> **EXTRACT PROVIDED**:
+-------+

I wonder if this discussion will make it onto the home page...

aloha · 03/06/2004 15:52

BTW, Bloss, I know you will say that you don't feel dreadful when you smack your children, so it doesn't apply. But surely, it can't make you feel good about yourself? And I think that in itself isn't good for your relationship.

I also know that you can love the children you smack, and I am sure my parents loved me very much, but I remember feeling extremely unloved when it happened to me. I don't want to risk my son feeling like that.

Heathcliffscathy · 03/06/2004 15:52

they never put the v heated ones on

Tinker · 03/06/2004 15:53

Sorry if this has already been said but when smacking was outlawed in Sweden weren't most parents against the ban. Now, most are against smacking. Sure I've read this.

Blu · 03/06/2004 15:54

Beety, I think i can recognise a qualitative difference between 'I'm locking you away in exile and banishment because you are too wicked to be in my company' and calm 'take some time out on your own to reflect and calm down and then let's all tak about it and make up and cuddle'.
Gothicmama - in that vein, i take your point below.

Heathcliffscathy · 03/06/2004 15:55

it's amazing to me that it isn't illegal (but hitting adults is).

Tinker · 03/06/2004 15:55

Oh, and I write as someone who has smacked in the past (through my frustration), believe I was wrong and think I wouldn't have done it if it was outlawed.

+-------+

> **CHALLENGE**: In the thread, what does aloha remember feeling when smacked? The data that comes next is separate material, unrelated to the thread.

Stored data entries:

+-------+

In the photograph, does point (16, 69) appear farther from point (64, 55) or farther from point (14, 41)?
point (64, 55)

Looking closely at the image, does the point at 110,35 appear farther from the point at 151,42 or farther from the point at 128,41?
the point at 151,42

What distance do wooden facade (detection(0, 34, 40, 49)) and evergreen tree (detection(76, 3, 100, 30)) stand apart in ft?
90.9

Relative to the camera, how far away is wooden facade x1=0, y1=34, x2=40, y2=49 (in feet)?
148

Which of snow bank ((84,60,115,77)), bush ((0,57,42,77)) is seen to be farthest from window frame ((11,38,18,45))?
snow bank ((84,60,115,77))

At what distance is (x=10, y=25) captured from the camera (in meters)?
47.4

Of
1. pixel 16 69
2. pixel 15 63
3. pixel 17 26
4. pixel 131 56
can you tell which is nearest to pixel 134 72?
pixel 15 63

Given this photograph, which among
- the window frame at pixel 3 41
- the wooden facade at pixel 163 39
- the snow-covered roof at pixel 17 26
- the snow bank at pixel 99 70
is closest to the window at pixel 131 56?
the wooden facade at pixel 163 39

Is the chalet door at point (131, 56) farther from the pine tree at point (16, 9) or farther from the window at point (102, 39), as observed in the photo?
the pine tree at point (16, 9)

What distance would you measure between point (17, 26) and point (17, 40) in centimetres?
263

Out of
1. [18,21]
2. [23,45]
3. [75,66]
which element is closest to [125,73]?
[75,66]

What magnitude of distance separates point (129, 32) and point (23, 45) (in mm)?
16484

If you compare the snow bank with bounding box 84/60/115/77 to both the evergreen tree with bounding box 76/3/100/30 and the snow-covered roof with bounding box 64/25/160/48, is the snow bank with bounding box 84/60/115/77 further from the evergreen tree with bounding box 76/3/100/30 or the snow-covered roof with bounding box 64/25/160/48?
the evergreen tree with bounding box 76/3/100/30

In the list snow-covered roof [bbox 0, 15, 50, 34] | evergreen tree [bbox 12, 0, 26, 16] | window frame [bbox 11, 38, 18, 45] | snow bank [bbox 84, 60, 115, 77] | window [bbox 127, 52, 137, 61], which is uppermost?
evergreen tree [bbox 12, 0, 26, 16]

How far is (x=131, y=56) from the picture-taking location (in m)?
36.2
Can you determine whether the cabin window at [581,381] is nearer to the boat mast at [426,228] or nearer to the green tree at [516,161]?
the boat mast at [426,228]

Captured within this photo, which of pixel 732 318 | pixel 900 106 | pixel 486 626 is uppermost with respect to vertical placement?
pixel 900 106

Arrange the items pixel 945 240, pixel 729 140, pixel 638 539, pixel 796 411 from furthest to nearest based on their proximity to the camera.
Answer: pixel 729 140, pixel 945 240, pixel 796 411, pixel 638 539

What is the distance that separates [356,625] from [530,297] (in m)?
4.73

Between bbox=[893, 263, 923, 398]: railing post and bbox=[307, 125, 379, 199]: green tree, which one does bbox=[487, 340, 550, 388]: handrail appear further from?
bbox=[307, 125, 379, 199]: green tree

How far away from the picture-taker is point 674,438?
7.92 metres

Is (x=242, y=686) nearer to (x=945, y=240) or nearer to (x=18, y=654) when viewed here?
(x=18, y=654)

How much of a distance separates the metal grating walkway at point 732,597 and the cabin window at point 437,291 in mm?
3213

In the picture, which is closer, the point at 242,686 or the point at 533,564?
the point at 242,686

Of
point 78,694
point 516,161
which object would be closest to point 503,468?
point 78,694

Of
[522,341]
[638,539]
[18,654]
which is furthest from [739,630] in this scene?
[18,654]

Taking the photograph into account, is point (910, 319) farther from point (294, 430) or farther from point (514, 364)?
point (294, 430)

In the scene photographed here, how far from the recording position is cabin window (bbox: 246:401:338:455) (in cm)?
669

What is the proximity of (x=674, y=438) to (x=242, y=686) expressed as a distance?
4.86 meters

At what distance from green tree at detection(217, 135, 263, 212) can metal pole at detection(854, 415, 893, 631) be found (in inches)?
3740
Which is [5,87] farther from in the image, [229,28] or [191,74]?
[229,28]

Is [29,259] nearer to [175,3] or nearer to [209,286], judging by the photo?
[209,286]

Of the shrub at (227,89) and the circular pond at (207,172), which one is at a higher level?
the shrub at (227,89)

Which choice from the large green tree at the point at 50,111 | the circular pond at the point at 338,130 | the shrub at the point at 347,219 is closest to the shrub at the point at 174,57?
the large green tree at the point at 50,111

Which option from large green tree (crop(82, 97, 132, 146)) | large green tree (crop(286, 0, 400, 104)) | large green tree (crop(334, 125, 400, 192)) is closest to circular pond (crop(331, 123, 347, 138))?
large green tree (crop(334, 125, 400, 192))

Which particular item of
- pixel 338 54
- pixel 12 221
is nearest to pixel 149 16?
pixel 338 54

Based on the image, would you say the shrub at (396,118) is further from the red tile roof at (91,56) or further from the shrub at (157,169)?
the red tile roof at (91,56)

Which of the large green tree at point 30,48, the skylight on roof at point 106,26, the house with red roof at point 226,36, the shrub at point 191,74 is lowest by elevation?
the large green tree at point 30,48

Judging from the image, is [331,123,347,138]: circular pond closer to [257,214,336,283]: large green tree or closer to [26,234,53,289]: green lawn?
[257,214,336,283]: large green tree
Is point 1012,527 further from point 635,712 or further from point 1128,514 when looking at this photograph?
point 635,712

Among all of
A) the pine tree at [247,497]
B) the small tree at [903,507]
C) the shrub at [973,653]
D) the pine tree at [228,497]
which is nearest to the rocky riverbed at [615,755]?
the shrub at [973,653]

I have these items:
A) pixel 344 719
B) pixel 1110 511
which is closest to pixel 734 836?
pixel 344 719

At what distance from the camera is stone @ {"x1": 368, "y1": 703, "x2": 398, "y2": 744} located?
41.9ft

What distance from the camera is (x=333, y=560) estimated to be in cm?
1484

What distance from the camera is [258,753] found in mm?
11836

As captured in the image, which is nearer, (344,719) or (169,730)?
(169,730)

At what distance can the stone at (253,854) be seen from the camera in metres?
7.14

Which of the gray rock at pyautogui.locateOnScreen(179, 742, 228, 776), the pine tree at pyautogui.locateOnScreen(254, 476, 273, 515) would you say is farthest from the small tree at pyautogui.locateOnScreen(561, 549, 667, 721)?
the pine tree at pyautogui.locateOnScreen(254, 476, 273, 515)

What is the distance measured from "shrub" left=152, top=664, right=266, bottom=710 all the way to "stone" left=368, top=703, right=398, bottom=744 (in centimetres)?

+-------+

> **RESULT**: Extremely unloved.